A propos de l’Islam…

En réponse à une question posée par une amie sur l’Islam :

Partagée entre les “naïfs” qui disent qu’il n’y a aucun problème avec l’Islam, qu’il nous faut être ouverts et tolérants… patati, patata… et d’autre part les alarmistes qui nous annoncent les pires horreurs, pas facile de raison garder sans faire l’autruche ni crier un peu vite “au loup” ! Comment réfléchir sereinement et le plus objectivement possible sur ces questions ?

Concernant l’Islam, je suis pris dans le même dilemme que toi, et nous ne sommes pas les seuls.

D’une part, on peut et on doit pratiquer une bienveillance de principe qui va parfois jusqu’à une admiration de fait pour tels ou tels musulmans qui vivent un humanisme édifiant qu’ils relient explicitement à leur foi musulmane. Cela interdit de les assimiler aux islamistes, qu’ils soient sanguinaires ou simplement salafistes. Les rencontres avec les responsables musulmans de la mosquée de Rodez me donnent ainsi de rencontrer de très belles figures de croyants, dont je ne peux douter du pacifisme et de la modération, et avec qui j’ai vraiment plaisir non seulement de discuter, mais aussi de travailler dans le cadre du groupe des « Religions pour la Paix ».

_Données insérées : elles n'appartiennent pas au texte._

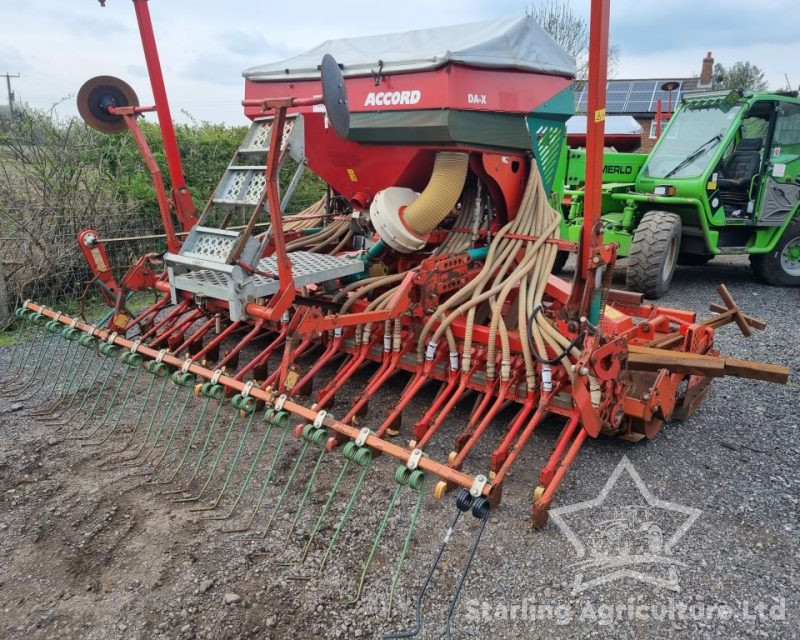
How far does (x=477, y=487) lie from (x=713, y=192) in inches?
206

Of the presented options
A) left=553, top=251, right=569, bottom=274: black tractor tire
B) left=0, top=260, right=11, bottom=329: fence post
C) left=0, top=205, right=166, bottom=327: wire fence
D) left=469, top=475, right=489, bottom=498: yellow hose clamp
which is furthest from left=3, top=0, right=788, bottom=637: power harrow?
left=553, top=251, right=569, bottom=274: black tractor tire

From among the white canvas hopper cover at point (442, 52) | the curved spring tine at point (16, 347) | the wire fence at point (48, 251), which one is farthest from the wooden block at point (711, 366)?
the wire fence at point (48, 251)

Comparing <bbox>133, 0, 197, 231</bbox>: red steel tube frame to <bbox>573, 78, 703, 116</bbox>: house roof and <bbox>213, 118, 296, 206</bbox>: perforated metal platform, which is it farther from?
<bbox>573, 78, 703, 116</bbox>: house roof

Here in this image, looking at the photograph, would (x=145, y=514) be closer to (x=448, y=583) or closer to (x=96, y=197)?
(x=448, y=583)

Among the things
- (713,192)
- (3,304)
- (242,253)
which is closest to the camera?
(242,253)

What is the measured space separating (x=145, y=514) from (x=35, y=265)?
3694 millimetres

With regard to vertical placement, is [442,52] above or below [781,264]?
above

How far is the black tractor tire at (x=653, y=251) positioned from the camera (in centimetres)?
573

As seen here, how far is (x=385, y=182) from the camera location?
12.5ft

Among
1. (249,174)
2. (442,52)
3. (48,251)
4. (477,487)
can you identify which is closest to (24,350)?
(48,251)

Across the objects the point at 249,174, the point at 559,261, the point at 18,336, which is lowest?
the point at 559,261

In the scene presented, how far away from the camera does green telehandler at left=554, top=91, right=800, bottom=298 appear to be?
5926 millimetres

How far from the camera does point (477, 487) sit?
81.7 inches

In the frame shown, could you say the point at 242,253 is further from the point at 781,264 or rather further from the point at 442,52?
the point at 781,264
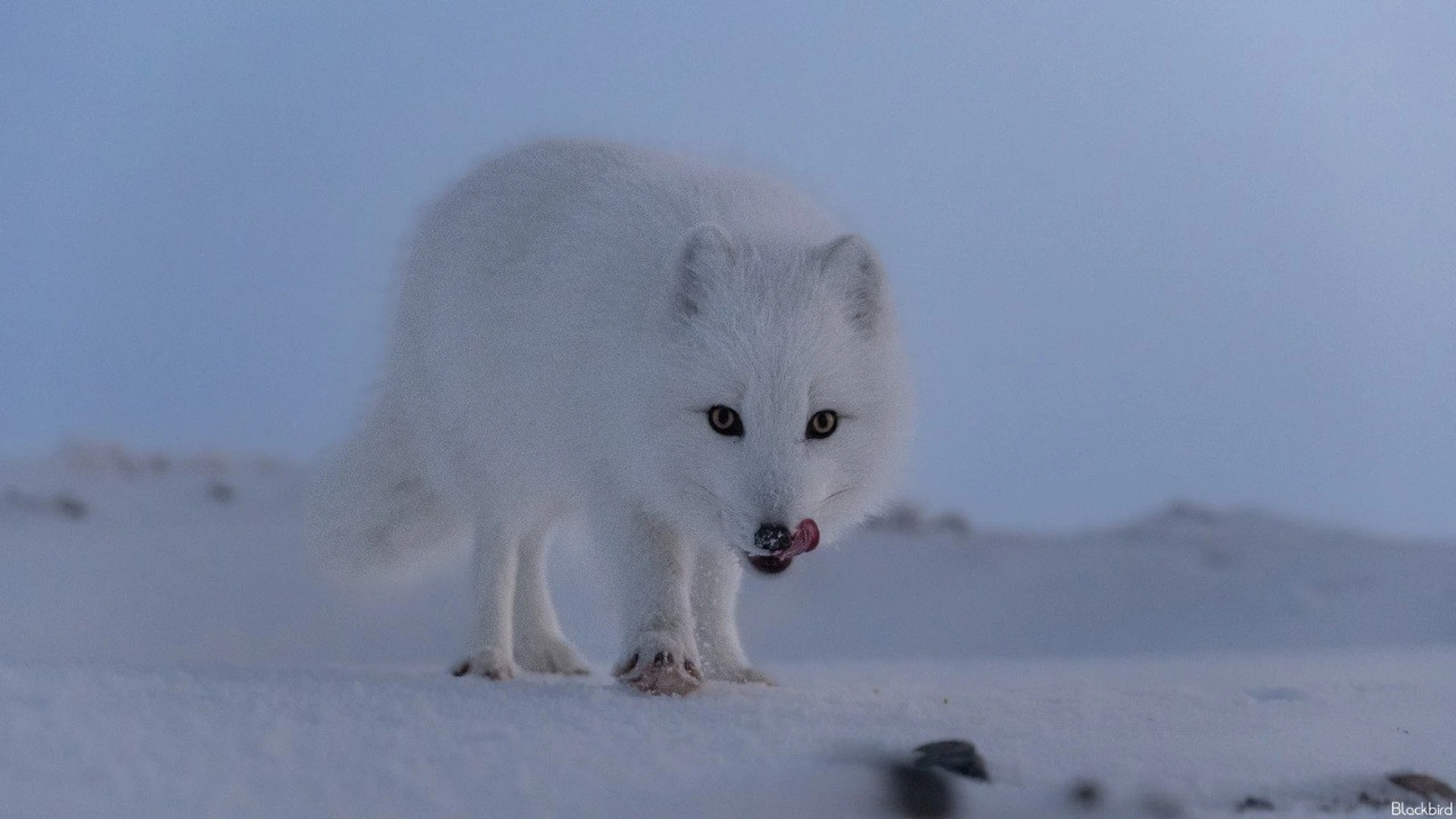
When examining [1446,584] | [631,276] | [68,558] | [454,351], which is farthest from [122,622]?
[1446,584]

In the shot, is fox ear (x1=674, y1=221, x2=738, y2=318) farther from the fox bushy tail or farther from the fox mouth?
the fox bushy tail

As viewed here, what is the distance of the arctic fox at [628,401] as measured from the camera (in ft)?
10.1

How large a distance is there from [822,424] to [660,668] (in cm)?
75

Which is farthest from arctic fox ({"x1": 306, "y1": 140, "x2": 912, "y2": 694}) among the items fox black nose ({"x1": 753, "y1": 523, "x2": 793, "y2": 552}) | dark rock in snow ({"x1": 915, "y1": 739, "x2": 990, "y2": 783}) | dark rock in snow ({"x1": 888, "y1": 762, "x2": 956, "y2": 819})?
dark rock in snow ({"x1": 888, "y1": 762, "x2": 956, "y2": 819})

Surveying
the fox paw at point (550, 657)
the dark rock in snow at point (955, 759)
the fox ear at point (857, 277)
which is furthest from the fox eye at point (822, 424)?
the fox paw at point (550, 657)

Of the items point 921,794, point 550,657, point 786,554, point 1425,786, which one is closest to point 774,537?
point 786,554

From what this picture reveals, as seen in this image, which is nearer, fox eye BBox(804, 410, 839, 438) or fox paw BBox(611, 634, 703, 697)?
fox eye BBox(804, 410, 839, 438)

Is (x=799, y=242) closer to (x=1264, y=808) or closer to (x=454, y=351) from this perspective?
(x=454, y=351)

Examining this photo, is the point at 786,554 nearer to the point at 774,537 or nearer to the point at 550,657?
the point at 774,537

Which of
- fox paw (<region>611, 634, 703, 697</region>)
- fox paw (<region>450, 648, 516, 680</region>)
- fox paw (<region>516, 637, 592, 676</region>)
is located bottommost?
fox paw (<region>516, 637, 592, 676</region>)

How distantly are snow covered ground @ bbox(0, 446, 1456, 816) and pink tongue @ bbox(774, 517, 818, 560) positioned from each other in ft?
1.17

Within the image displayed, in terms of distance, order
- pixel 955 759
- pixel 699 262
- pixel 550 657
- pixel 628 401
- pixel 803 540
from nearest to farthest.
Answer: pixel 955 759, pixel 803 540, pixel 699 262, pixel 628 401, pixel 550 657

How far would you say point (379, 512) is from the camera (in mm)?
4824

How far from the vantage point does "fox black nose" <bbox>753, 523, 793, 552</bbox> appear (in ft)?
9.53
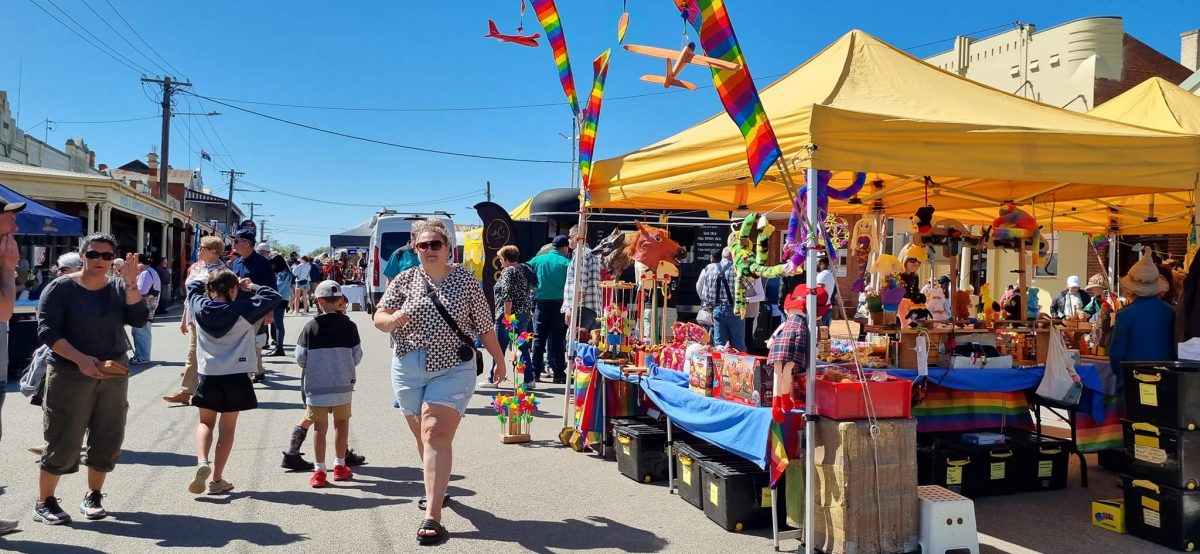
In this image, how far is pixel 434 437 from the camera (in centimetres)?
424

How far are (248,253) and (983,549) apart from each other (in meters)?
6.75

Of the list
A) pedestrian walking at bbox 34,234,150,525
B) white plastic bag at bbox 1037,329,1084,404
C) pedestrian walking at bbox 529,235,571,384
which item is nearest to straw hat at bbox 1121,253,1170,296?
white plastic bag at bbox 1037,329,1084,404

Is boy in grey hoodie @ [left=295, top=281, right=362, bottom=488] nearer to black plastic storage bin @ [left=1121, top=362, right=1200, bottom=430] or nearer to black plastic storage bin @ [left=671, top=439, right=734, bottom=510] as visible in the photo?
black plastic storage bin @ [left=671, top=439, right=734, bottom=510]

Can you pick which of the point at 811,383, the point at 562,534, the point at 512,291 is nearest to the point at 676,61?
the point at 811,383

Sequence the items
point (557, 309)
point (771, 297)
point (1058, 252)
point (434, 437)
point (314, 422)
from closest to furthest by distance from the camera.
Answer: point (434, 437) → point (314, 422) → point (557, 309) → point (771, 297) → point (1058, 252)

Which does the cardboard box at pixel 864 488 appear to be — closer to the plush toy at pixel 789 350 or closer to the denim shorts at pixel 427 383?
the plush toy at pixel 789 350

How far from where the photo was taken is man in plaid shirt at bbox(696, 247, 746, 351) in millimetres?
9445

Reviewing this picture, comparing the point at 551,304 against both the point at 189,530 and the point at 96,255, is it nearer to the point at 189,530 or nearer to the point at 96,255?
the point at 189,530

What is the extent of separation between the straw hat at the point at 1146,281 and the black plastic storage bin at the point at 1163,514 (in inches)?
56.7

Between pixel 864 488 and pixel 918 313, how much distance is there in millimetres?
2104

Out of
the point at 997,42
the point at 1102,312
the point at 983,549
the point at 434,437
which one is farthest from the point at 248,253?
the point at 997,42

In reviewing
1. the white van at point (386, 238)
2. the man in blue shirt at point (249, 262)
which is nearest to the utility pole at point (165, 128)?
the white van at point (386, 238)

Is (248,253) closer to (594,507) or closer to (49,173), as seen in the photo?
(594,507)

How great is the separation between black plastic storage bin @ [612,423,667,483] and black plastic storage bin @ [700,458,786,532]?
0.94 m
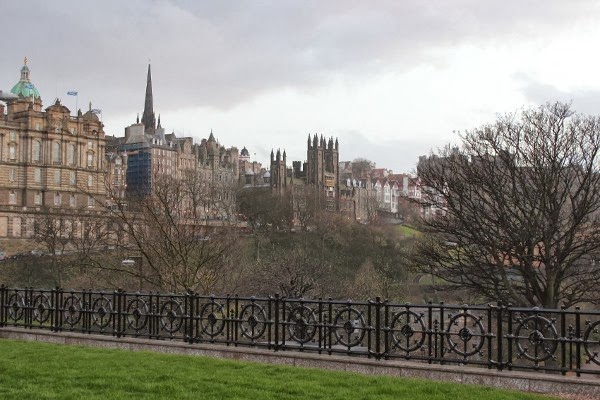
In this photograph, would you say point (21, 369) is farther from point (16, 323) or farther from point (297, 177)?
point (297, 177)

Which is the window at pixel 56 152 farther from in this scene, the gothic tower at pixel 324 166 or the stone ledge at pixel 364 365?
the stone ledge at pixel 364 365

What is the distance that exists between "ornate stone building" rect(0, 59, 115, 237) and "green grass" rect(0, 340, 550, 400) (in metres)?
71.7

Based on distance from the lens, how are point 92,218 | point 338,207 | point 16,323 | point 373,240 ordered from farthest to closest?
point 338,207, point 373,240, point 92,218, point 16,323

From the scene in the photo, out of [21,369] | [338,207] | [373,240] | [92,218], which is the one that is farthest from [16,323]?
[338,207]

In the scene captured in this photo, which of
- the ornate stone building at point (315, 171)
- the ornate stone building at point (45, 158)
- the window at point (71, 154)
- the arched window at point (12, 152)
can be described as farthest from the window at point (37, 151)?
the ornate stone building at point (315, 171)

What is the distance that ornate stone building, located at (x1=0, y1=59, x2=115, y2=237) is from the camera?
82625 millimetres

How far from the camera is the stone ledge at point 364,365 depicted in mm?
9625

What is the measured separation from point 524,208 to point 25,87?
305ft

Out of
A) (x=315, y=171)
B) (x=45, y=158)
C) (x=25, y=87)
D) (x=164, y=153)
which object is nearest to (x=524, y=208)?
(x=45, y=158)

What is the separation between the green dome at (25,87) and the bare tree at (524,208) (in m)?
86.6

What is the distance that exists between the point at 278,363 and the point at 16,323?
735cm

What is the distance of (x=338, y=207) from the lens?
14600 cm

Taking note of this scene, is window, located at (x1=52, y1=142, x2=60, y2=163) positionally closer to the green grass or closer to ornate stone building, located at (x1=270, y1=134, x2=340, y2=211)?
ornate stone building, located at (x1=270, y1=134, x2=340, y2=211)

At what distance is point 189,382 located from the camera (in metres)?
9.70
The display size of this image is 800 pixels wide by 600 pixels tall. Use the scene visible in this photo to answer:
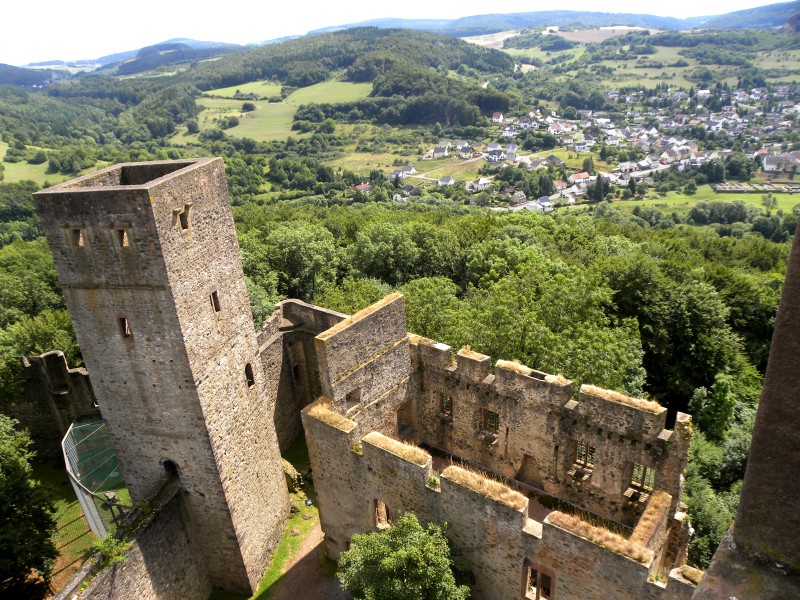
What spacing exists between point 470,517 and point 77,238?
13387mm

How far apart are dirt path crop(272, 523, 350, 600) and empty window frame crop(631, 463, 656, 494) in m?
Result: 10.6

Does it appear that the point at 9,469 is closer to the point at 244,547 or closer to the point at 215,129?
the point at 244,547

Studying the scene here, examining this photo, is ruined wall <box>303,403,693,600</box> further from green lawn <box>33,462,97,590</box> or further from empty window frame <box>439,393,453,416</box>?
green lawn <box>33,462,97,590</box>

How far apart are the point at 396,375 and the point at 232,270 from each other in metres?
7.14

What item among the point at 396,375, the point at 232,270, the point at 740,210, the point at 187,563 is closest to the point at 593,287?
the point at 396,375

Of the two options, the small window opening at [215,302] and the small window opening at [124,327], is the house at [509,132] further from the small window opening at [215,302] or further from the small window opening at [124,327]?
the small window opening at [124,327]

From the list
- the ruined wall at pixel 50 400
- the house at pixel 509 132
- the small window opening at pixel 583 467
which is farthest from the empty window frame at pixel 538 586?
the house at pixel 509 132

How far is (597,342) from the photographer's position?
77.2 ft

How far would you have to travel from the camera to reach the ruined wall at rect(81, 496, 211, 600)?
15.5m

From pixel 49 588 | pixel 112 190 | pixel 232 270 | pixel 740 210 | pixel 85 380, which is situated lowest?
pixel 740 210

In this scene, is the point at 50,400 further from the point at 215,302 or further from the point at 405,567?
the point at 405,567

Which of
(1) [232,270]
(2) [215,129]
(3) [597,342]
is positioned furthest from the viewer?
(2) [215,129]

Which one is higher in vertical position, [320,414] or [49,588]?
[320,414]

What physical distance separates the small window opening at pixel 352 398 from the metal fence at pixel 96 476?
7841 mm
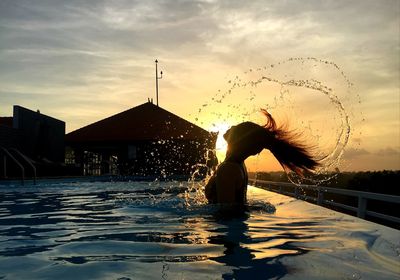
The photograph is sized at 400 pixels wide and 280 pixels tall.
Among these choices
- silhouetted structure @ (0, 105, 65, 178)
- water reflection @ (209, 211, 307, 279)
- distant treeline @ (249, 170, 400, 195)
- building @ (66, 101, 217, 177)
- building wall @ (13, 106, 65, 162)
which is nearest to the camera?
water reflection @ (209, 211, 307, 279)

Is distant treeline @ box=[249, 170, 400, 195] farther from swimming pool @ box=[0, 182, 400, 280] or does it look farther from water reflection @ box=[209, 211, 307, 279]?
water reflection @ box=[209, 211, 307, 279]

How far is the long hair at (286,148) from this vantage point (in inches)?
265

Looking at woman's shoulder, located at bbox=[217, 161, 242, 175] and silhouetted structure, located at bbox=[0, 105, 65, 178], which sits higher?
silhouetted structure, located at bbox=[0, 105, 65, 178]

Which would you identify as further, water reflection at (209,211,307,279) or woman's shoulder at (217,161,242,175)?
woman's shoulder at (217,161,242,175)

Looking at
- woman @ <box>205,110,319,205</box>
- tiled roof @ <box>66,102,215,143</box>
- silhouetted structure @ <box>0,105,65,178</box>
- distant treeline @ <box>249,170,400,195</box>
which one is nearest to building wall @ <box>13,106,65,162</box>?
silhouetted structure @ <box>0,105,65,178</box>

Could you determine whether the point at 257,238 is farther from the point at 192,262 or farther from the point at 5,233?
the point at 5,233

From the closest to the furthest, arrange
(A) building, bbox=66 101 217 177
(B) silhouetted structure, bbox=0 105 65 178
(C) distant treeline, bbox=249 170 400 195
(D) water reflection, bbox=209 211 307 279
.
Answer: (D) water reflection, bbox=209 211 307 279, (C) distant treeline, bbox=249 170 400 195, (B) silhouetted structure, bbox=0 105 65 178, (A) building, bbox=66 101 217 177

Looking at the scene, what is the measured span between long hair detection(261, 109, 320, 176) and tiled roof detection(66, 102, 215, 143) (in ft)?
101

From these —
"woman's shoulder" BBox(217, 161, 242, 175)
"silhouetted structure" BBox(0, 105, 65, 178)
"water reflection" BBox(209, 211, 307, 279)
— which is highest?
"silhouetted structure" BBox(0, 105, 65, 178)

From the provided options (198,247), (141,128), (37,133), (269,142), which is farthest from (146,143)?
(198,247)

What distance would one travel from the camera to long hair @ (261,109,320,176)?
6.73 m

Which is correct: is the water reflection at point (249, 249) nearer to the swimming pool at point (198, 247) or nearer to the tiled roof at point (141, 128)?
the swimming pool at point (198, 247)

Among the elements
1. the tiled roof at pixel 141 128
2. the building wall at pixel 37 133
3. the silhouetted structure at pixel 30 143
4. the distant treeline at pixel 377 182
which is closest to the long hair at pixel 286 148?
the distant treeline at pixel 377 182

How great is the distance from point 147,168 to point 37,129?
32.6 ft
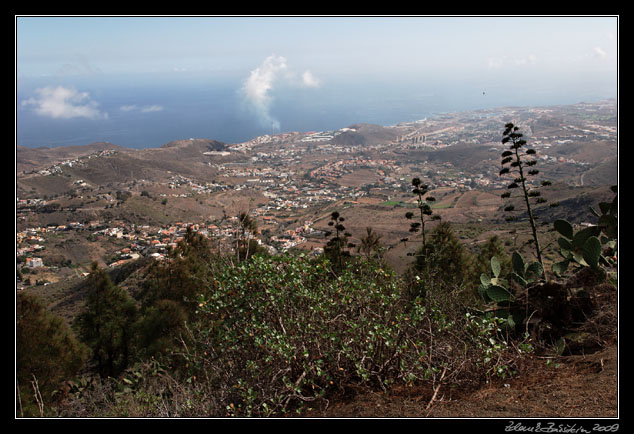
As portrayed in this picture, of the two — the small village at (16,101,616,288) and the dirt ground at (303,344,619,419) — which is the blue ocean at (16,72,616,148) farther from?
the dirt ground at (303,344,619,419)

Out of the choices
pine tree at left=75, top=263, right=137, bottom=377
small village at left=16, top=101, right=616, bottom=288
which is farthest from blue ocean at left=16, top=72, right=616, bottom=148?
pine tree at left=75, top=263, right=137, bottom=377

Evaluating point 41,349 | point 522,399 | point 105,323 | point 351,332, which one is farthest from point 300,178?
point 522,399

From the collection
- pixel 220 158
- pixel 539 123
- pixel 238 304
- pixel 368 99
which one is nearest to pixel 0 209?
pixel 238 304

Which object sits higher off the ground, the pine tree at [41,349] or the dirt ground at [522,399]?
the dirt ground at [522,399]

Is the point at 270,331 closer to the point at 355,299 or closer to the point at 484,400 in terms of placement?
the point at 355,299

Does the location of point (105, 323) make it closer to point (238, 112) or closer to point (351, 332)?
point (351, 332)

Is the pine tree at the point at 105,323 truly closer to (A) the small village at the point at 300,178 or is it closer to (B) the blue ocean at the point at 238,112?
(A) the small village at the point at 300,178

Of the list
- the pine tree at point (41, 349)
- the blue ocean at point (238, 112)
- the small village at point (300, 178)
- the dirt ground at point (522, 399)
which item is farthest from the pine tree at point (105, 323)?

D’autre part, on ne peut se limiter au seul discours du « pas d’amalgame », à cause du constat fait par des penseurs comme Philippe d’Iribarne ou même musulmans comme Abdennour Bidar, de la perméabilité du monde musulman – et en particulier des jeunes musulmans européens – au traditionalisme salafiste ou wahhabite, à l’intégrisme et donc à l’intolérance, au refus du dialogue et du débat, du fait même de la théologie fondamentale de l’Islam, qui est foncièrement un fondamentalisme, une « idolâtrie du livre » : croire qu’un livre (que les musulmans même modérés considèrent comme « incréé ») donne un accès direct à la Vérité avec un grand V, à la Parole de Dieu sans falsification, dans la langue même de Dieu. C’est là une source potentielle de violence, et c’est le diagnostic qu’avait fait Benoît XVI dans sa fameuse conférence de Ratisbonne (2006). Le Coran est aussi pour moi le discours autoréférentiel par excellence : le Coran dit la vérité parce que c’est écrit dans le Coran ! Un discours que l’on ne peut ni affirmer, ni infirmer, un discours indécidable dirait Kurt Gödel, et il en faudrait peu pour le dire absurde, ou à tout le moins, contradictoire, sauf à ce que l’on rentre dans les arguties des versets abrogeant ou abrogés.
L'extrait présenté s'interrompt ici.